Ronnie Sewell

Personal information
- Full name: Walter Ronald Sewell
- Date of birth: 19 July 1890
- Place of birth: Middlesbrough, England
- Date of death: 4 February 1945 (aged 54)
- Place of death: Lincoln, England
- Height: 5 ft 10 in (1.78 m)
- Position: Goalkeeper

Senior career*
- Years: Team / Apps / (Gls)
- 1907–1910: Gainsborough Trinity / 0 / (0)
- 1910–1911: Wingate Albion
- 1911–1913: Gainsborough Trinity / 37 / (0)
- 1913–1920: Burnley / 23 / (0)
- 1920–1927: Blackburn Rovers / 227 / (0)
- 1927–1929: Gainsborough Trinity

= Ronnie Sewell =

English footballer

Walter Ronald Sewell (19 July 1890 – 4 February 1945) was an English professional footballer who played as a goalkeeper for Gainsborough Trinity, Burnley, Blackburn Rovers and England.

==Life and career==
Sewell was born in Middlesbrough. He began his football career with Gainsborough Trinity of the Football League Second Division, but did not appear for the first team, and spent the 1910–11 season with North-Eastern League club Wingate Albion. In the summer of 1911 he returned to Gainsborough Trinity on professional terms, and immediately became a regular member of their first team in what proved to be the club's final season in the Football League, missing only one of the 38 League matches.

The following season he joined Burnley, for whom he appeared in their 1914 FA Cup Final victory against Liverpool, although he never really established himself as a first-team regular in a Turf Moor career which was interrupted by the First World War. In all, he made a total of only 23 Football League appearances for Burnley over a seven-year period.

During the 1919–20 season he was transferred to near-neighbours Blackburn Rovers, where he remained until 1927 and where he enjoyed the best of his football career, making 227 Football League appearances for the club and winning one full international cap for England. The match, against Wales on 3 March 1924, was played at Blackburn's Ewood Park ground, and England lost 2–1.

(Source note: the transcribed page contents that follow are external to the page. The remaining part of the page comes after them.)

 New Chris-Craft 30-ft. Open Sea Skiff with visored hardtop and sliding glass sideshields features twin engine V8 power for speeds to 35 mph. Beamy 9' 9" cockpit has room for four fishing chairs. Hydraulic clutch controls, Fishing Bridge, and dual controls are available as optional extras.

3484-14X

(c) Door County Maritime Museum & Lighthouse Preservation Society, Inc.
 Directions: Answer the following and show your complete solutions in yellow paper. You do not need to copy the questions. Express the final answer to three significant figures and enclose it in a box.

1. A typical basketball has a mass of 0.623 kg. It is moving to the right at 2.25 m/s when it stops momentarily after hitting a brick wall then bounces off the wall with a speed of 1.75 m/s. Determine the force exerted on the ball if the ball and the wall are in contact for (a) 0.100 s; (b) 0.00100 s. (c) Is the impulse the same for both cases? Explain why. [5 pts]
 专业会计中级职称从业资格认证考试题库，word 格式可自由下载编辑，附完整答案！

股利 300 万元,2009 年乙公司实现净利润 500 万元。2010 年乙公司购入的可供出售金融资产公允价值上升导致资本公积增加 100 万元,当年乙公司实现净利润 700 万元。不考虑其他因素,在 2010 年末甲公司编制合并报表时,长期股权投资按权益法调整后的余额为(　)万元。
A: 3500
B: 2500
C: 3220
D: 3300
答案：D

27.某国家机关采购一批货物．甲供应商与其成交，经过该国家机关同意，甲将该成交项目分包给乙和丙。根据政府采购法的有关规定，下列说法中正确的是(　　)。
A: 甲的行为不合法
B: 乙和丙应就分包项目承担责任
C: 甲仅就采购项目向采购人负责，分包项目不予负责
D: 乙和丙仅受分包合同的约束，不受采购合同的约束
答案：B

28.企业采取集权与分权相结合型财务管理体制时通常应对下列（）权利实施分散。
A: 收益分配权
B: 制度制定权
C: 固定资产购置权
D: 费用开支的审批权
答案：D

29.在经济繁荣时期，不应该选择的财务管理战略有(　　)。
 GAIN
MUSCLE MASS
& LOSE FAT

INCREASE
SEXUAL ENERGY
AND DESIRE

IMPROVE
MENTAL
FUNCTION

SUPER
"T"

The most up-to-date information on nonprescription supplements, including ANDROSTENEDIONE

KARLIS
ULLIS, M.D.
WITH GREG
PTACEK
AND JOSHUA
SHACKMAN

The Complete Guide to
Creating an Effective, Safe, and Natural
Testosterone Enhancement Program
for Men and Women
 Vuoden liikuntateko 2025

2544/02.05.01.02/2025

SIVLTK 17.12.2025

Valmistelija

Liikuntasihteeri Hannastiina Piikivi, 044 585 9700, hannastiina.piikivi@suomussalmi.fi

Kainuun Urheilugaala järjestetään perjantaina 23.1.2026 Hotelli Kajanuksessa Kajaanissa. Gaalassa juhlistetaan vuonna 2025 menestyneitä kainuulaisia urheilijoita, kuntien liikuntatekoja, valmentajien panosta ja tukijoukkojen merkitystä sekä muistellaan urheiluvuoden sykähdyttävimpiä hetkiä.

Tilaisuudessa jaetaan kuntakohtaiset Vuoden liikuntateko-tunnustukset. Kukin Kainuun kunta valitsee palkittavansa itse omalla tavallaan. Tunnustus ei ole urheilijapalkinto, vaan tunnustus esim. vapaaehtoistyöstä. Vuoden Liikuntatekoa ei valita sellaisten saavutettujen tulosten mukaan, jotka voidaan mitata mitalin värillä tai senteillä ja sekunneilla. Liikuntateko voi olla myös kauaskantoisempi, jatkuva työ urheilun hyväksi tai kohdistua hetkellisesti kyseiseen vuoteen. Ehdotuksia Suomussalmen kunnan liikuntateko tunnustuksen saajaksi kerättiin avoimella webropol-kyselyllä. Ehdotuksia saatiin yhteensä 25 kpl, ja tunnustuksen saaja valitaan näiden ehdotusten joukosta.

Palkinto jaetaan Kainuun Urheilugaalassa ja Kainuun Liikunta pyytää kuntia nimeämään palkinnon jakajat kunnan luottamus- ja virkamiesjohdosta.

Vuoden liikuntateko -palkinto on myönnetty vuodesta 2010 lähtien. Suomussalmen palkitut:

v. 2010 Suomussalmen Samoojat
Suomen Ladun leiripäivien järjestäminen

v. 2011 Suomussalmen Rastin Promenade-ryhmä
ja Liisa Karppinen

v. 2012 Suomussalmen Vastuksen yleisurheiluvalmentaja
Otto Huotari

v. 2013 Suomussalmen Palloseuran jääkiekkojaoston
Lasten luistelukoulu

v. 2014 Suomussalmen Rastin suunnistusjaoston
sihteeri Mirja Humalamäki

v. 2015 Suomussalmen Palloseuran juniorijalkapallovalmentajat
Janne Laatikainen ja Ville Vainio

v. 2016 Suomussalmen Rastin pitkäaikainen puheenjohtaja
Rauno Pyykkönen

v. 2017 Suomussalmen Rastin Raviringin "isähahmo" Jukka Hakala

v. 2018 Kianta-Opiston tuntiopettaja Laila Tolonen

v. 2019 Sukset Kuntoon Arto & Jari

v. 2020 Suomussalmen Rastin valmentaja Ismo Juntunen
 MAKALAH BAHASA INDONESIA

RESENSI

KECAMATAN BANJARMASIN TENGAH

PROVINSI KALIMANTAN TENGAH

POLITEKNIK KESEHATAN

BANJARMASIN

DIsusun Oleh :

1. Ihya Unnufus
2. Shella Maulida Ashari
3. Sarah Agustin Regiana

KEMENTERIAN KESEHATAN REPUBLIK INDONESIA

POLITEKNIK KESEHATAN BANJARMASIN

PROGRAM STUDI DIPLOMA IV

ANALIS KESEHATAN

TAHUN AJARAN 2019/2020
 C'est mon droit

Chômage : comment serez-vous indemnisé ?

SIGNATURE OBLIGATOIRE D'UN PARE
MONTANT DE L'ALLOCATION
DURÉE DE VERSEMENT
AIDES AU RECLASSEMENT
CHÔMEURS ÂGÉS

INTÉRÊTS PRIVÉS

After leaving Blackburn Rovers, Sewell re-joined Gainsborough Trinity and was a member of their Midland League championship-winning side of 1927–28. Whilst playing for Gainsborough in an away Midland League match against Doncaster Rovers Reserves on 9 March 1929, he sustained a hand injury that eventually prompted his retirement from football. By the time his playing days ended, he had become licensee of the Cattle Market Hotel in Lincoln.

Sewell died in Lincoln County Hospital in 1945 aged 54.